[Collected data]
◆ ◆ ◆ ◆ ◆ ◆ ◆

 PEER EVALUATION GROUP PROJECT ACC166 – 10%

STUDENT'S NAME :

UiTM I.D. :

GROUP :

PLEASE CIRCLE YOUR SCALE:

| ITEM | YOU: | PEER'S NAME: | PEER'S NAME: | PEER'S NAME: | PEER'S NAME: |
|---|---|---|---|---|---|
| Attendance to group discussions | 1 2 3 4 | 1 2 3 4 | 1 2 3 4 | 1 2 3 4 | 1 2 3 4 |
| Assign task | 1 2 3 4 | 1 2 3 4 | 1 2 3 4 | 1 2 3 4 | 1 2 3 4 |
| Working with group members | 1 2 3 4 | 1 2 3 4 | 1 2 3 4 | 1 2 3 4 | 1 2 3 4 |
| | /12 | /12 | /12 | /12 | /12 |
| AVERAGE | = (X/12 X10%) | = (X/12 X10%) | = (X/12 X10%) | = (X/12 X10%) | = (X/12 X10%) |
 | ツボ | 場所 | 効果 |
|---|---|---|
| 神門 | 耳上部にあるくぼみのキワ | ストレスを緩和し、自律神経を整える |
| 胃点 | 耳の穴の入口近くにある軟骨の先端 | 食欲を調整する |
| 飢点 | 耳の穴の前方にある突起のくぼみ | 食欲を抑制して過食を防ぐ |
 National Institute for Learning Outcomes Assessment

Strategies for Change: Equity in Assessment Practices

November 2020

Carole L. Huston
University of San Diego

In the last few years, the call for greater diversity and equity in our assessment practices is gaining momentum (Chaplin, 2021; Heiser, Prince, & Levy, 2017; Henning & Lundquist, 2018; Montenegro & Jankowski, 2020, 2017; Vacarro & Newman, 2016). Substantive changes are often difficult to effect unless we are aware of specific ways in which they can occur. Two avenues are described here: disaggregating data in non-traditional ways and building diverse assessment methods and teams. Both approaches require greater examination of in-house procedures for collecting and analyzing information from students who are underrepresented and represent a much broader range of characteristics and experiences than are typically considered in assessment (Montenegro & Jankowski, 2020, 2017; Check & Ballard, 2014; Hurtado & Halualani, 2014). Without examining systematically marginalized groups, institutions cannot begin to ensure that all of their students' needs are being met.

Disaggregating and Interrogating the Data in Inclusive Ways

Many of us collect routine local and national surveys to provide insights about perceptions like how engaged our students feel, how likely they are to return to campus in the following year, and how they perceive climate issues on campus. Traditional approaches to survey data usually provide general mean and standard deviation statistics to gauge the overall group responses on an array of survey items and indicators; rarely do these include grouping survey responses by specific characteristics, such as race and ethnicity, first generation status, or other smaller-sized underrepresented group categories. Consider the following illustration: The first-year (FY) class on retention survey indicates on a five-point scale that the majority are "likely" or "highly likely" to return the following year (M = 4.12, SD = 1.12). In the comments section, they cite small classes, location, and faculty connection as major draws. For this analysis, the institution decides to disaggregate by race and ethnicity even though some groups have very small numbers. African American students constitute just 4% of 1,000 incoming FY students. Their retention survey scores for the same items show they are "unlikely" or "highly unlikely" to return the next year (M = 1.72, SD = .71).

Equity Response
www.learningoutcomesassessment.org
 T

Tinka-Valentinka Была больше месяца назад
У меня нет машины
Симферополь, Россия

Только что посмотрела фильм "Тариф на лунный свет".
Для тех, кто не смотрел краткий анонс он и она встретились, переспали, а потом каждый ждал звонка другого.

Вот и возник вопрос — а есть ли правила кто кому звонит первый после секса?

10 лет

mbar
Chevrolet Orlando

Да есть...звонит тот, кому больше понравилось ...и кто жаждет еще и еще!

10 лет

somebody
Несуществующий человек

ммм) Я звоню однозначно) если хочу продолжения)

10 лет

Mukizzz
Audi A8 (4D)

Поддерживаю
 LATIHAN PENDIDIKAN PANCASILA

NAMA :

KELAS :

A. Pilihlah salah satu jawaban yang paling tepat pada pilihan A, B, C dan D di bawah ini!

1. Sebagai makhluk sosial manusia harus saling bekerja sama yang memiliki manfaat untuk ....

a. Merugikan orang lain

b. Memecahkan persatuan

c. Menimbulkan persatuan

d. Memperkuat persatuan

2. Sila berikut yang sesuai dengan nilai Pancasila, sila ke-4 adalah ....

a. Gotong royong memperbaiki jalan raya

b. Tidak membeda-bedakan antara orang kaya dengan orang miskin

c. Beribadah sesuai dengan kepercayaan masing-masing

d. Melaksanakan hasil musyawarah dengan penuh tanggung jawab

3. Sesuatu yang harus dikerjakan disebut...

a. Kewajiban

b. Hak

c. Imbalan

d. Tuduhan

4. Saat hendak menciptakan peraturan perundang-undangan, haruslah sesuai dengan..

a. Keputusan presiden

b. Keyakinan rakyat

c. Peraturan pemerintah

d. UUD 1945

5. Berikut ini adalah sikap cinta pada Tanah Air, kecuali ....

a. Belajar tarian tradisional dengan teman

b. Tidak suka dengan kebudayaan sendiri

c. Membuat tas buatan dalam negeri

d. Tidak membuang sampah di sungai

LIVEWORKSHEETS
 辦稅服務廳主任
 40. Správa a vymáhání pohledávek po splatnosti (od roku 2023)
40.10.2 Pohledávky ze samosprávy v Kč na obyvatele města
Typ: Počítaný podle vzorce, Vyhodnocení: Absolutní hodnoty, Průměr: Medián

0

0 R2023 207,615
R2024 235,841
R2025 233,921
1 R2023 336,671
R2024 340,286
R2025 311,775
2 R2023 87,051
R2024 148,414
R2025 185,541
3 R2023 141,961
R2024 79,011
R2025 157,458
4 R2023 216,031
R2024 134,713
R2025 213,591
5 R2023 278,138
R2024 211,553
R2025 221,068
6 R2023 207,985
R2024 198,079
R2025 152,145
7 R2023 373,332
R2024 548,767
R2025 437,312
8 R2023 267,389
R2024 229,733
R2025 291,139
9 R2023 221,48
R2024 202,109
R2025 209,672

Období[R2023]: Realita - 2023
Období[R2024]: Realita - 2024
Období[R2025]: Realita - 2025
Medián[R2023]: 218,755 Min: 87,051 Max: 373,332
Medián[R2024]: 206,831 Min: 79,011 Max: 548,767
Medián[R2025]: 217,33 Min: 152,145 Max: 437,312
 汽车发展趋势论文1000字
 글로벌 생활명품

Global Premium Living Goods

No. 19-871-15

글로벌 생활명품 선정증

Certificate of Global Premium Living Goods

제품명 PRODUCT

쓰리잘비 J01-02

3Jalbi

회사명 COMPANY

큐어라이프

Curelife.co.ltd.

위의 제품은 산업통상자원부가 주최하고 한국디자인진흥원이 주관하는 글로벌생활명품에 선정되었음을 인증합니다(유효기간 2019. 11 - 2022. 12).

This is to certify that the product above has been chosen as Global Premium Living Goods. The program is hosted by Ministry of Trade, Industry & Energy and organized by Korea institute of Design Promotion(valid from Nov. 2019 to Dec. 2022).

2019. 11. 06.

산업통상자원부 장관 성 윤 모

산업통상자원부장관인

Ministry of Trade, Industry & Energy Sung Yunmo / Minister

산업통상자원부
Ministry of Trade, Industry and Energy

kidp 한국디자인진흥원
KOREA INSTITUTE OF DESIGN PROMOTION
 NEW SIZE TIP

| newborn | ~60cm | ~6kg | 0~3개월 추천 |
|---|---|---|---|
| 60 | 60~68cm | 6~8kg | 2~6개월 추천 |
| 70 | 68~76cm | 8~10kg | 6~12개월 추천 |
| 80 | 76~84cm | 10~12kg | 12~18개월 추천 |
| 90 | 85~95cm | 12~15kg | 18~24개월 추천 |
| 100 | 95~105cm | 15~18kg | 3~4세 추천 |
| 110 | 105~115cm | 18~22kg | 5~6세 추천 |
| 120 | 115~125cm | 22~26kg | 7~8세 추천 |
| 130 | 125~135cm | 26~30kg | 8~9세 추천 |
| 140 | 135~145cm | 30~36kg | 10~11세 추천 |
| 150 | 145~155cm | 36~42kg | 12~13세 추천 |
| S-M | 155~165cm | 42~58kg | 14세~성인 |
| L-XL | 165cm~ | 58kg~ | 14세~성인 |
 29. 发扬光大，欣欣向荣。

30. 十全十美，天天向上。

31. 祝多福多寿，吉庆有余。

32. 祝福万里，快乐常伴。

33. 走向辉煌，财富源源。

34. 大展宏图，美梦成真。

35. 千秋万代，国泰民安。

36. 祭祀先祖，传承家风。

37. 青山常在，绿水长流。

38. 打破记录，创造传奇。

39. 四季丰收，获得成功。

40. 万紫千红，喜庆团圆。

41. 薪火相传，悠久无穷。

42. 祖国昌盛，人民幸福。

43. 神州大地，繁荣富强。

◆ ◆ ◆ ◆ ◆ ◆ ◆

What to do » Look above for the line containing "National Institute for". Output from there through the line containing "University of San Diego", exactly and inclusively.

Task response »
 National Institute for Learning Outcomes Assessment

Strategies for Change: Equity in Assessment Practices

November 2020

Carole L. Huston
University of San Diego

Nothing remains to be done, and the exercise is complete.